- _Source excerpt_
# Humidifier/steamer for pellet stove



## AccentraRRT (Dec 11, 2016)

i have a harman accentra.
Has anyone used a humidifier/steamer for a pellet stove and found it actually helped?
I've been tossing around the idea of getting one to try it out.


----------



## nhyrum (Dec 11, 2016)

My wife wants to get a humidifier because she heard the stove was drying out her skin. Is that what you mean?


----------



## railfanron (Dec 11, 2016)

Yes it should help quite a bit. If the air is dry you will get static electricity shocks when touching switches, the stove, electronic items etc. Also the air will feel warmer if the humidity is at the right level. I run my furnace and pellet stove tag team style so that I get humidification and air cleaning. It costs a little more but we are much more comfortable.
Ron


----------



## alternativeheat (Dec 11, 2016)

If you mean one of those steam pots like they put on wood stoves , no it won't do much on a pellet stove. You need an actual humidifier. I would stay away from the mister types and go with an evaporative one. You can bring up whole house humidity. It's not just the stove that is drying skin, it's winter in general and worth while having a humidifier..

Incidentally, I'm putting about 10 gallons of water a day into the air here to keep us and my grand piano happy and it could use a little more.


----------



## rich2500 (Dec 11, 2016)

My stove has a built in humidifier never felt the need to use it but may have to give it a try.


----------



## mudeprived (Dec 12, 2016)

I was about to post a question regarding this same topic. It's pretty dry here and I'm looking for options to raise the humidity.


----------



## alternativeheat (Dec 12, 2016)

mudeprived said:


> I was about to post a question regarding this same topic. It's pretty dry here and I'm looking for options to raise the humidity.


They have some quieter options out these days than my evaporative humidifier. It's fine on low, almost tolerable on medium and way too loud on high. You want your house at least reading 40% RH and 50 is very noticeable ( comfort goes up and static down and all your wood items don't shrink and crack or get loose)). If I run my humidifier on low in the cold of winter I'll hit about 32-35%, medium will get me almost to 40% and high will do the trick eventually. Think gallons of water per day. But even within the brand we bought they are quieter now.

- _Extracted entries_

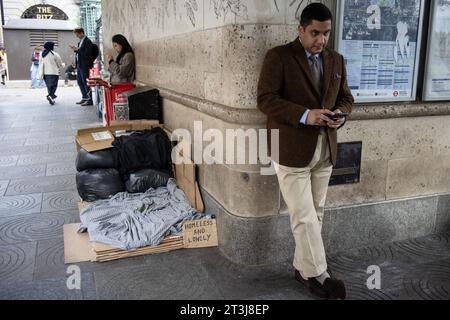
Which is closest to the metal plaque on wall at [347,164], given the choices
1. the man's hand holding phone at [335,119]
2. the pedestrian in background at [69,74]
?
the man's hand holding phone at [335,119]

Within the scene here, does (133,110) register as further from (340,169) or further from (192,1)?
(340,169)

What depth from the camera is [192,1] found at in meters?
4.25

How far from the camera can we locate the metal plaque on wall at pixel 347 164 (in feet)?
12.4

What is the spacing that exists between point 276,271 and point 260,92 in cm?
147

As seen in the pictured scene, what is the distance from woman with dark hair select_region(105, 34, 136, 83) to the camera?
7.99 metres

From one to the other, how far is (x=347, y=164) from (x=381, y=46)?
1.01 meters

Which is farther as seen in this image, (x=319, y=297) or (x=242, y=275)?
(x=242, y=275)

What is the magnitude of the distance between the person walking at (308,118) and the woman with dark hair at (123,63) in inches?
217

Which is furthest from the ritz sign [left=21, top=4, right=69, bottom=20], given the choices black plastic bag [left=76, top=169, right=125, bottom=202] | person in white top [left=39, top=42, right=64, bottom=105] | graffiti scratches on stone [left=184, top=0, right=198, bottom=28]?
graffiti scratches on stone [left=184, top=0, right=198, bottom=28]

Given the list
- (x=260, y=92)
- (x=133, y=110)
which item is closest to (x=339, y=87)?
(x=260, y=92)

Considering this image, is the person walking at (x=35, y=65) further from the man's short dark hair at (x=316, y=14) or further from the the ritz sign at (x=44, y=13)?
the man's short dark hair at (x=316, y=14)

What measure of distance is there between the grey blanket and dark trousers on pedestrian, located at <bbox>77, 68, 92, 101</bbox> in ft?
30.9

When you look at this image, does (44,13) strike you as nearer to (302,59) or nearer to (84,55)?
(84,55)

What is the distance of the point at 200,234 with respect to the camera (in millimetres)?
3975
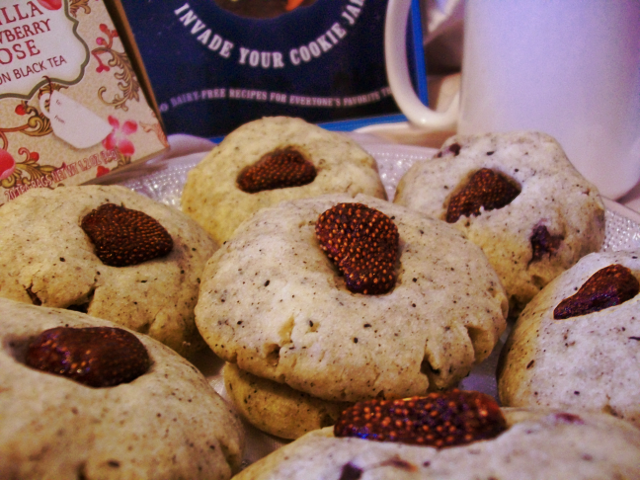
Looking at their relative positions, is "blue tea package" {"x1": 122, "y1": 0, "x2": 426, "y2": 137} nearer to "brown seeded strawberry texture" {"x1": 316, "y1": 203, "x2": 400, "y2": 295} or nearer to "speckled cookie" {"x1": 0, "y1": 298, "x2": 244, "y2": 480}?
"brown seeded strawberry texture" {"x1": 316, "y1": 203, "x2": 400, "y2": 295}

- _The request_
In the pellet stove humidifier thread, how much water does the poster with the grand piano say they put into the air each day? Please answer in one sentence.

- _Final answer_
They put about 10 gallons of water a day into the air.